**REQUEST**:
Copy the part of the material that starts with the line containing "What is the furthest-to-nearest sequence for" and ends with the line containing "the point at 348,197, the", including both of those lines, without any changes.

**GIVEN RECORDS**:

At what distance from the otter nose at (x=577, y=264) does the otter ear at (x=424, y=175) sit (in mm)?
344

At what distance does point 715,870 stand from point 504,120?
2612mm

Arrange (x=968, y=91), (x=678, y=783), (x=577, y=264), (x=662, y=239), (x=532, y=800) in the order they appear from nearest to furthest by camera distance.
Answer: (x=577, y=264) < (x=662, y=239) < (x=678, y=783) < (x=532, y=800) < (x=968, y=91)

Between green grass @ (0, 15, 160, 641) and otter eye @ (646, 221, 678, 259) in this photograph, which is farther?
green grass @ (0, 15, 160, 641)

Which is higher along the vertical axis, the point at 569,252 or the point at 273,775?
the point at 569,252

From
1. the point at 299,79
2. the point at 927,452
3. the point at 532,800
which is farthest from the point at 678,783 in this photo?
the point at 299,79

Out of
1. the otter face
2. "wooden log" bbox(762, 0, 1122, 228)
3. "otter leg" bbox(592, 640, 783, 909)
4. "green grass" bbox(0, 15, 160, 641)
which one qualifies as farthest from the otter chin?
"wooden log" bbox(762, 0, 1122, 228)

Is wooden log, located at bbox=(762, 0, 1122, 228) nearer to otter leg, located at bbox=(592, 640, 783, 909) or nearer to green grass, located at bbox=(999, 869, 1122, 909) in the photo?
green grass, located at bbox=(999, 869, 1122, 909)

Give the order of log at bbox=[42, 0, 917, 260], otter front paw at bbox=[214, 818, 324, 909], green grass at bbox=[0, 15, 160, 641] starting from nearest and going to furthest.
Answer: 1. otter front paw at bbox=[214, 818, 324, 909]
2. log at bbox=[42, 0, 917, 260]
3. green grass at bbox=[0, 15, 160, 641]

--

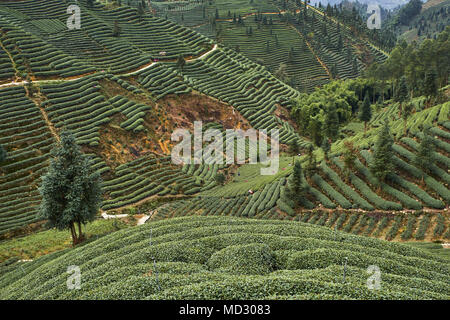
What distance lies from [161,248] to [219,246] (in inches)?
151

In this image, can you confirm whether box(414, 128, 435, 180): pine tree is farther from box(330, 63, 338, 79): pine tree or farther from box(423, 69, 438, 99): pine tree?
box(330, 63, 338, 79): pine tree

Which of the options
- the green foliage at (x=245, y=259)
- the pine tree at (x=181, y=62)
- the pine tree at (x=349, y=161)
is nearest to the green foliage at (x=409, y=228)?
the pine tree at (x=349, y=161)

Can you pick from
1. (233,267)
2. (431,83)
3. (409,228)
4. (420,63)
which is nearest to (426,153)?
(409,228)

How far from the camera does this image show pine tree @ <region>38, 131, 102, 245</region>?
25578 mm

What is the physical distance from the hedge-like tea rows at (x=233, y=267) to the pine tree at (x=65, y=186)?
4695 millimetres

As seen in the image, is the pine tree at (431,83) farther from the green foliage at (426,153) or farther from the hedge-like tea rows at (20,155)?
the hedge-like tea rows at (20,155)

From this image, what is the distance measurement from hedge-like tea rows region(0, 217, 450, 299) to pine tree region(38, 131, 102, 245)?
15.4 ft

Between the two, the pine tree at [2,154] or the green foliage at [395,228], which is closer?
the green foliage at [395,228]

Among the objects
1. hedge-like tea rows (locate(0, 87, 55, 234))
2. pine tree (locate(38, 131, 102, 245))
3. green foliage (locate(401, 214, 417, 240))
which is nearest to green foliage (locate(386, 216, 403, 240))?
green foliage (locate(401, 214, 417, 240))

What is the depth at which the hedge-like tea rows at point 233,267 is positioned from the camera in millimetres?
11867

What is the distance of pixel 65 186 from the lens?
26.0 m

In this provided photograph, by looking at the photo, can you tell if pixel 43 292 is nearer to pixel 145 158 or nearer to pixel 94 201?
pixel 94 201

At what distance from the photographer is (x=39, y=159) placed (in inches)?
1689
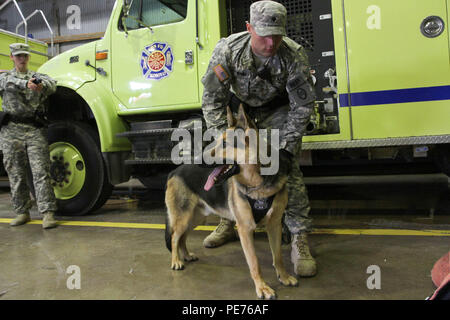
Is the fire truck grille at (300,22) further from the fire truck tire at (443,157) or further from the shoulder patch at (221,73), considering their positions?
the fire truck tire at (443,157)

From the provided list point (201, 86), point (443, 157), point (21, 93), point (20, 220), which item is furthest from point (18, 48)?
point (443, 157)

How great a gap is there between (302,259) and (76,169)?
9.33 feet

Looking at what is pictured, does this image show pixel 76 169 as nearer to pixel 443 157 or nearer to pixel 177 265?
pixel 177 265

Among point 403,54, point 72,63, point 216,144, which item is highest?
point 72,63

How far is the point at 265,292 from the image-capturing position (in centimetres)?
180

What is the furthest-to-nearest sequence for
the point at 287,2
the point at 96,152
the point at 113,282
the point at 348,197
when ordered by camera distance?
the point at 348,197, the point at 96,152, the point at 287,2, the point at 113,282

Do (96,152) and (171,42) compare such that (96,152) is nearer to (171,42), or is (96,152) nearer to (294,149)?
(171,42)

**ANSWER**:
What is the furthest-to-nearest sequence for
the point at 287,2
the point at 96,152
the point at 113,282
the point at 348,197
when ordered by camera distance?
the point at 348,197, the point at 96,152, the point at 287,2, the point at 113,282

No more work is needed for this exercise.